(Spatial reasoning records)
▼

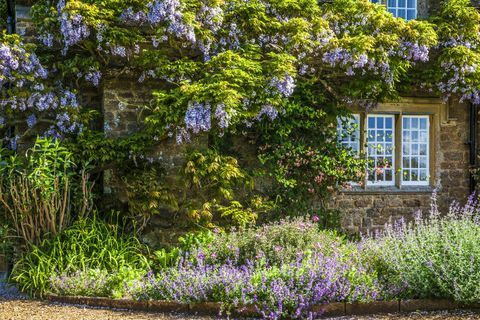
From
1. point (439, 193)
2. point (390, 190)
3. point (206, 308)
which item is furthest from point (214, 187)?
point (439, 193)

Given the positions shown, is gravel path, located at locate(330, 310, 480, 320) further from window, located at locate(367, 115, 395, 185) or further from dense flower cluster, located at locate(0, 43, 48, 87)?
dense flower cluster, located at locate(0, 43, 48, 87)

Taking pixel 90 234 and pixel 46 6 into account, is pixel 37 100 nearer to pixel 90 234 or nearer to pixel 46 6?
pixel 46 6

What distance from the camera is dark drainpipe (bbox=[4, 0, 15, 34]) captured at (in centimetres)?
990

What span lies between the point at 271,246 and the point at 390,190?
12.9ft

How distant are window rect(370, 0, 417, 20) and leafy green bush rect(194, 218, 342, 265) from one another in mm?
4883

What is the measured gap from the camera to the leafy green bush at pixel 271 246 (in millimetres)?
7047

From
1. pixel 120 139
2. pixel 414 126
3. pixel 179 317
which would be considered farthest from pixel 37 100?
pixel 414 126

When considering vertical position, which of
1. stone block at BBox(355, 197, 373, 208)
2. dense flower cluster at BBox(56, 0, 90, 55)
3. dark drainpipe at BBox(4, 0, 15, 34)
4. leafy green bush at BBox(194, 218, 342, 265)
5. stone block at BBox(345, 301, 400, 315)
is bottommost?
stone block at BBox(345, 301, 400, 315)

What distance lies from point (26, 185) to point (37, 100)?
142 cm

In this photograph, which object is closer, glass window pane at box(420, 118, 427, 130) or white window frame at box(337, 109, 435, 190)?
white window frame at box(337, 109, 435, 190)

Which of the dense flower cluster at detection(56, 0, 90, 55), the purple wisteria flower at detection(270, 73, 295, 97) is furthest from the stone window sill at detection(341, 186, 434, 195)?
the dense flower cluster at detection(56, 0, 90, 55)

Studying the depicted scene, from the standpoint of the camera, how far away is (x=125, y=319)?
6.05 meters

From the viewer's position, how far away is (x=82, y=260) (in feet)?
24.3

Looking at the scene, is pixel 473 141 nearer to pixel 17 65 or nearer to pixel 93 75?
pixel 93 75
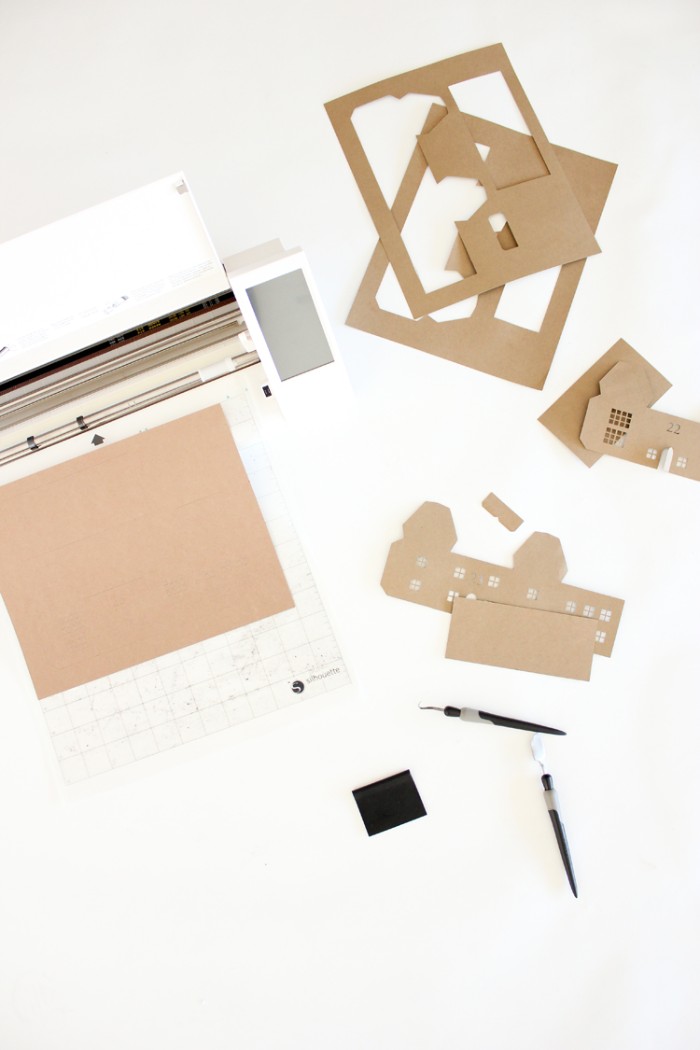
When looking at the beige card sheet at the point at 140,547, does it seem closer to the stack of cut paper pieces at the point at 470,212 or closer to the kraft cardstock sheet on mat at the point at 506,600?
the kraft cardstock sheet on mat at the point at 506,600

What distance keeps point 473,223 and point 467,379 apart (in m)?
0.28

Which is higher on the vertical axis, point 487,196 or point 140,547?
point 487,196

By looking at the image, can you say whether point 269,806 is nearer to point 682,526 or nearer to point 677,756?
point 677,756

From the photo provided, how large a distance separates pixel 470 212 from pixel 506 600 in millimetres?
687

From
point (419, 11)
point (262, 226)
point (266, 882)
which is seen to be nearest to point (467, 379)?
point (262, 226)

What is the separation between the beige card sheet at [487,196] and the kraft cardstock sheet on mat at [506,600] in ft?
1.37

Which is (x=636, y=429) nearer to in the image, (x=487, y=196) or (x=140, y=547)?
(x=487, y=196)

▲
▼

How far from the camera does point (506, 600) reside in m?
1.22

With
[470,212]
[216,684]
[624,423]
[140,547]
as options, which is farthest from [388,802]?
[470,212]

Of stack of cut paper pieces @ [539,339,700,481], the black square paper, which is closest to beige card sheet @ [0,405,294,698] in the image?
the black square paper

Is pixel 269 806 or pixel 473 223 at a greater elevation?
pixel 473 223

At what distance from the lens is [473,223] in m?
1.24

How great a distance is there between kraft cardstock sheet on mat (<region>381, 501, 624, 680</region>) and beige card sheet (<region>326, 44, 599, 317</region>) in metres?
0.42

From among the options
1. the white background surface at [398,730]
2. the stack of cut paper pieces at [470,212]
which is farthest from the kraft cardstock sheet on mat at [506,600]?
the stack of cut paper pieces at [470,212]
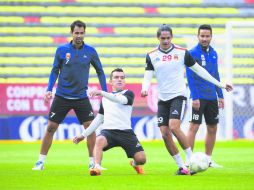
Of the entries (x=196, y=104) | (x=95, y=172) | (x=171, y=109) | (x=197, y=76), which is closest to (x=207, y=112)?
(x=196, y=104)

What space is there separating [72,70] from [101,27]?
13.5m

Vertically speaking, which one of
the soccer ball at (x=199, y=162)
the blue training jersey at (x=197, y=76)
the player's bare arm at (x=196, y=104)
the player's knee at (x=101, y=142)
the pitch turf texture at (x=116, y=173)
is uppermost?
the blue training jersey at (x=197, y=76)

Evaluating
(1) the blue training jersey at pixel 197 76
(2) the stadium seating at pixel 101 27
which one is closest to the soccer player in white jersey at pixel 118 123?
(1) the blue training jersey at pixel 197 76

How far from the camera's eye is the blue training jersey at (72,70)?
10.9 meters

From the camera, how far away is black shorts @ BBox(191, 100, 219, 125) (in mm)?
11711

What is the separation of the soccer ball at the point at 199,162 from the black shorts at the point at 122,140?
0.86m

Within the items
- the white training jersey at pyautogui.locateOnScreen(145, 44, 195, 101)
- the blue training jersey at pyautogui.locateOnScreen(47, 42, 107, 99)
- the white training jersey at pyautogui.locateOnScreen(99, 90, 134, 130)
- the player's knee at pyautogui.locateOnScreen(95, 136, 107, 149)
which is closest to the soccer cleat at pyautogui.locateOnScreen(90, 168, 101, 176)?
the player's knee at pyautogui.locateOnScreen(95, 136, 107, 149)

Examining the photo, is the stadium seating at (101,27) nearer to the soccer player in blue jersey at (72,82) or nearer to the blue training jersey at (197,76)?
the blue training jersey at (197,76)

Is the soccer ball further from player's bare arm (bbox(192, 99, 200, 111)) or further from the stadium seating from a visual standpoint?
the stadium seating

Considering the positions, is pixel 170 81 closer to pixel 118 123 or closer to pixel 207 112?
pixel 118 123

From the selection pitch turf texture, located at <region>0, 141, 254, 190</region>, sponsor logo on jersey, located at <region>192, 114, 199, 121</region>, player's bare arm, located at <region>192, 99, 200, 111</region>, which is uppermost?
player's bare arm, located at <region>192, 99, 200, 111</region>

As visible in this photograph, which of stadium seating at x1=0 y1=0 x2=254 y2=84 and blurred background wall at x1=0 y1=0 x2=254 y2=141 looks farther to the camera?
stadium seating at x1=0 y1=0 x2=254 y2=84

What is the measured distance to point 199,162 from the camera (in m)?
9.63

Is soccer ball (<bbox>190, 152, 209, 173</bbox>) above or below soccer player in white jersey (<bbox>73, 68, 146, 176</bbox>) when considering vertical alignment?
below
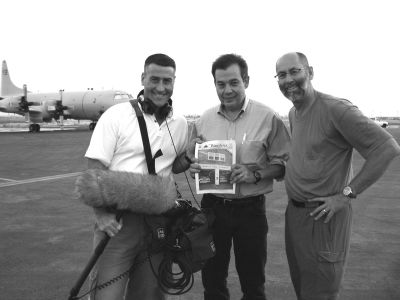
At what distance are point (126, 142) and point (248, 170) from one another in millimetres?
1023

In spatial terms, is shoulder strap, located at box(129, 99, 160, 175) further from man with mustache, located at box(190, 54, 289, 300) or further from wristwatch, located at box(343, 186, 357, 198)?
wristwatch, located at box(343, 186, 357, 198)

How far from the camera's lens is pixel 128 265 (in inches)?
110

▲
▼

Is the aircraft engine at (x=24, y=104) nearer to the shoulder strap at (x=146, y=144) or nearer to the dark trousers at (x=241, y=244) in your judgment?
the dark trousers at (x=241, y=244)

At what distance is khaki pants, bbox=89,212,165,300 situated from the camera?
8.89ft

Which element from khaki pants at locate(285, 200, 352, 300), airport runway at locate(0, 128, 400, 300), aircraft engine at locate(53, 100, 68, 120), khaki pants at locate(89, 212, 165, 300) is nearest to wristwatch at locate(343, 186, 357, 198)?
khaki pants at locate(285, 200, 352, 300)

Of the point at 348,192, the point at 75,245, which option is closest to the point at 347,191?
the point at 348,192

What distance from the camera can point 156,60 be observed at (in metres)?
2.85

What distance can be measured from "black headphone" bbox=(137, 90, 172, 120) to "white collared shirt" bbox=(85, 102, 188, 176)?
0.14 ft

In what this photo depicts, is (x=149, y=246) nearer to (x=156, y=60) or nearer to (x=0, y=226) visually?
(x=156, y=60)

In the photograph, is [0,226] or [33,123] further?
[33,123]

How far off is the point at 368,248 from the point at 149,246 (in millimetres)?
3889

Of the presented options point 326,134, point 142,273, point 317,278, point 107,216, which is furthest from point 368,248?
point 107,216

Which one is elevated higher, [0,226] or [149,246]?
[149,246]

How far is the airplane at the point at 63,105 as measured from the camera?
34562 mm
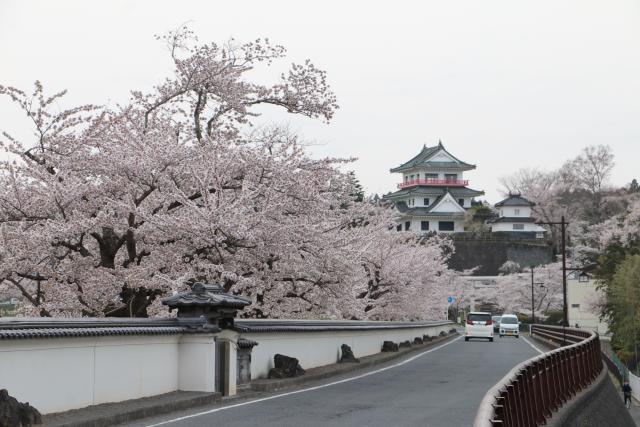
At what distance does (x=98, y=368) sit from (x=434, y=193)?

▲

PROBLEM DESCRIPTION ::
From the data above, select every line containing the word "kraft". Copy each such line in full.

OUTPUT FOR THIS TASK ::
When looking at the beige card sheet at the point at 140,547, does it seem closer to the stack of cut paper pieces at the point at 470,212 or closer to the kraft cardstock sheet on mat at the point at 506,600?
the kraft cardstock sheet on mat at the point at 506,600
What is the separation between the beige card sheet at [487,196] and the kraft cardstock sheet on mat at [506,600] in ft?
How great a distance is there between kraft cardstock sheet on mat (<region>381, 501, 624, 680</region>) and beige card sheet (<region>326, 44, 599, 317</region>) in metres?
which is farthest from the kraft cardstock sheet on mat at [506,600]?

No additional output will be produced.